Expect the U.S. Supreme Court to strike down a controversial part of the Affordable Care Act but to leave the rest of the law in place, Dr. Lanhee Chen told Free the Facts last night at its fourth virtual policy event of the fall.
Today, the Supreme Court heard oral arguments in the seventh and latest case concerning the ACA to come before it, California v. Texas. And last night, Dr. Chen, the chairman of Free the Facts’ Policy Advisory Board, gave the audience a primer on what the case is about and how its outcome could shape the future of America’s health care system.
The case centers on one of the most contentious aspects of the ACA: the requirement that every American have insurance coverage, or what’s known as the individual mandate.
Ever since President Obama signed the ACA into law in 2010, the individual mandate, which levies a penalty on those who don’t have health insurance, has been a point of contention between the two major political parties.

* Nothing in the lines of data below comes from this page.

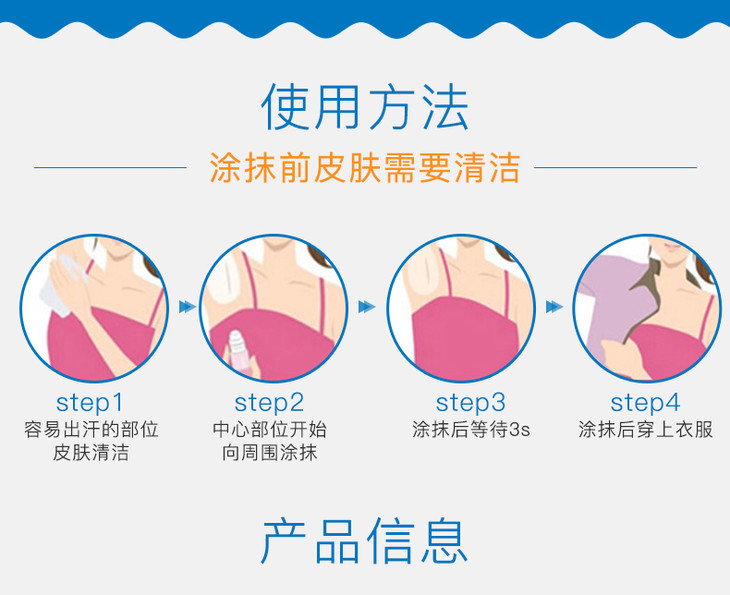 使用方法

涂抹前皮肤需要清洁

step1
容易出汗的部位皮肤清洁

step2
中心部位开始向周围涂抹

step3
涂抹后等待3s

step4
涂抹后穿上衣服

产品信息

In 2012, the law’s opponents pinned their hopes on the first ACA case to reach the Court, The National Federal of Independent Businesses v. Kathleen Sebelius. The NFIB and 26 states argued that the individual mandate was unconstitutional because, in their view, the Constitution did not grant Congress the power to compel Americans to buy health insurance.
But the NFIB went further. It pointed out that, because the ACA required health insurers to provide coverage to people with pre-existing conditions, its advocates had argued that the individual mandate was essential to the law. Without the young and healthy paying in, its risk pools would soon run out of money. Therefore, the NFIB argued, if the Court struck down the mandate, it would have to throw out the whole law with it.
In a 5-4 decision, the Court disagreed. It decided that the mandate was, in fact, constitutional because in reality it was a tax.
But the argument over the mandate began anew five years later, when President Trump signed into law the Tax Cuts and Jobs Act of 2017. The law dropped the penalty for not having health insurance to zero, which raised the obvious question: Can the mandate really be considered a tax if it couldn’t possibly raise any revenue?
It was this argument that 20 states, led by Texas, used in a new case against the ACA. Since the Trump administration decided to side with Texas, 17 states, led by California, then took up the cause of defending the ACA. And now the competing cases have been consolidated into California v. Texas.
Dr. Chen told the audience the case raises three important questions: First, if the penalty is zero, can the individual mandate still be considered a tax? Second, if it is not a tax, is the individual mandate unconstitutional? And third, if the mandate is unconstitutional, can the rest of the ACA still stand?
The theory that if the mandate is unconstitutional, the entire law must go is, Dr. Chen noted, “a little bit dubious” because the Court has long adhered to what’s known as the doctrine of “severability.”
“In general, Congress wants its laws to continue, and the courts want to respect or have deference for Congress and the fact that they generally want to see statues saved,” Dr. Chen explained. Under the doctrine of severability, “you try to cut out the part of a law that doesn’t work.”
“If we apply that to California v. Texas,” he added, “the prevailing wisdom is the Supreme Court is going to cut out the individual mandate” and leave the rest of the law intact.
There’s also been a major shift in thinking among the law’s opponents, Dr. Chen noted. The ACA has been “the law of the land for 10 years,” and it would be “very disruptive” to get rid of it in its entirety.
Instead, more and more health care experts believe, “You have to think about ways to improve the health care system in the context of what we have... how do you make the system work better and take the things that aren’t working and improve them?
And however the Court rules, one thing is certain: The debate over the future of America’s health care system isn’t going to end anytime soon.